The European project has achieved many things but it has not abolished geography. This rich, orderly continent still has horrors ranged along its periphery, from Syria to the Maghreb and farther south in Africa. As long as a world of anguish abuts a zone of tranquillity, there will be movements of desperate people from one to the other.
Europe’s migrant problem, so evident in Calais and the shores of Italy, is born of vast forces: war, the failure of states and economies, the natural human craving for something better. Next to these forces, the response from European governments is petty and piecemeal.
Britain and France exchange blame for the Calais “jungle”, where people fleeing Eritrea and Syria live in shanty conditions while plotting their onward passage via lorry or train. David Cameron crudely described this flow of migrants as a “swarm” this week, but worse was the prime minister’s subsequent decision to send British sniffer dogs to fortify the channel crossing. This is the shallowest gesture politics, a ploy to keep the press sated for a few days.
If Mr Cameron lacks vision, so too does the European Union itself. The sharing of migrants across member states, the processing of asylum claims, the creation of legal routes into Europe — there should be pan-European co-ordination of this. Instead, there is a dog’s breakfast of national policies, some more enlightened than others.
Europe needs a sense of perspective, in two senses of the phrase. It should start by accepting that the inflow of migrants is not overwhelming. The EU has a population of around 500 million. Its citizens are entitled to expect secure borders but there should be no talk of a swarm when the Calais crisis involves only 5,000 newcomers. Turkey has absorbed almost 2 million, Lebanon 1.5 million. Europe’s burden is heavy but bearable, as long as it is shared beyond the pinch-points of littoral Italy and Greece.
The continent should also lift its sights and take the long view. Governments invest too much hope in technical fixes: a security measure here, a raid on people-traffickers there. The real problem is structural. As long as chaos reigns close to Europe, people will risk their lives to come here. The solution to the migrant problem lies at the source.
Nobody expects Brussels to bring peace to Syria or prosperity to the Horn of Africa. Nor can it offer the carrot of EU membership, which incentivised the former communist countries of eastern and central Europe to reform themselves.
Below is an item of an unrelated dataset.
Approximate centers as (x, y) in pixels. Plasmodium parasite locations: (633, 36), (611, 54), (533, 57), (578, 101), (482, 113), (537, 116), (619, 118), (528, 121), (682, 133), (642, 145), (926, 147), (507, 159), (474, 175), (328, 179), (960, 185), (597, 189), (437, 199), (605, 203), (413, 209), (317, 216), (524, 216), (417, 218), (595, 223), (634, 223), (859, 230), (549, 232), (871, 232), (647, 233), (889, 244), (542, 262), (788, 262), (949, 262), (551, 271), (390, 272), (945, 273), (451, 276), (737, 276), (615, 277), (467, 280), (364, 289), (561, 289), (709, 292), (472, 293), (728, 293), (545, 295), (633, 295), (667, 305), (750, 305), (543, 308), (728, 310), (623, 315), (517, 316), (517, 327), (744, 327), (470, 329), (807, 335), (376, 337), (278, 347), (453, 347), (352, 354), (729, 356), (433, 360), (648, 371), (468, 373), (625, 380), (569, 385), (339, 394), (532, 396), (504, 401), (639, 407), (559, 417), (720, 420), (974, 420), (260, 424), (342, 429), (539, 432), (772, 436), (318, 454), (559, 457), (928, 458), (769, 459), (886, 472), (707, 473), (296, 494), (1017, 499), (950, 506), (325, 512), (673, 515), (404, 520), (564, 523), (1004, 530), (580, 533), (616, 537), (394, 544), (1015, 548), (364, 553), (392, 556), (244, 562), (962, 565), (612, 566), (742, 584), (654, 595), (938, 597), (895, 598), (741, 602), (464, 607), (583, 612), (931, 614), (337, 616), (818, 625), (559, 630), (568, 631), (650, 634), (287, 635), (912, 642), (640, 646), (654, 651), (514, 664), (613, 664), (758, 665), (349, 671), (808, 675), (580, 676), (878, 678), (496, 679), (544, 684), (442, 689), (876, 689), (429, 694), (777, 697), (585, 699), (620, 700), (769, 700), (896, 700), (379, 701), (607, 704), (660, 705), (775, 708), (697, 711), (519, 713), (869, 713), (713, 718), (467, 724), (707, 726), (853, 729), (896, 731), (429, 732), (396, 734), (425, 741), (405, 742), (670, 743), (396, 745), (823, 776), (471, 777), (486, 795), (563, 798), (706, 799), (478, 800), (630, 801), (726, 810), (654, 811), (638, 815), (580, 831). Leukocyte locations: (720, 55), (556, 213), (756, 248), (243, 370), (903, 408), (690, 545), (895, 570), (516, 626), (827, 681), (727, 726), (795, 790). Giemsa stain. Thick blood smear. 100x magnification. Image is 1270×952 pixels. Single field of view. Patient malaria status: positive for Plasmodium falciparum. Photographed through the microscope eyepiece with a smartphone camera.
But a giant trade bloc with so much diplomatic expertise to call upon has no excuse to be passive either. It has a direct interest in the security of North African ports and the economic prospects of the region, but it is a rare European leader who even talks about these challenges. Instead of squabbling over identity cards and policing techniques, France and Britain might reflect on their capacity as Europe’s foremost military powers to foster some semblance of order in the continent’s nearby troublespots.
Already prone to introspection, the euro crisis has made the EU turn in on itself in recent years. Previous efforts to look outward to the near abroad, such as the Mediterranean Union pursued by Nicolas Sarkozy during his French presidency in the last decade, have not been developed.
The EU has always talked a good game about soft power: the civilising influence of its peaceful, rules-based example. The plight of its neighbouring regions makes that talk look increasingly cheap.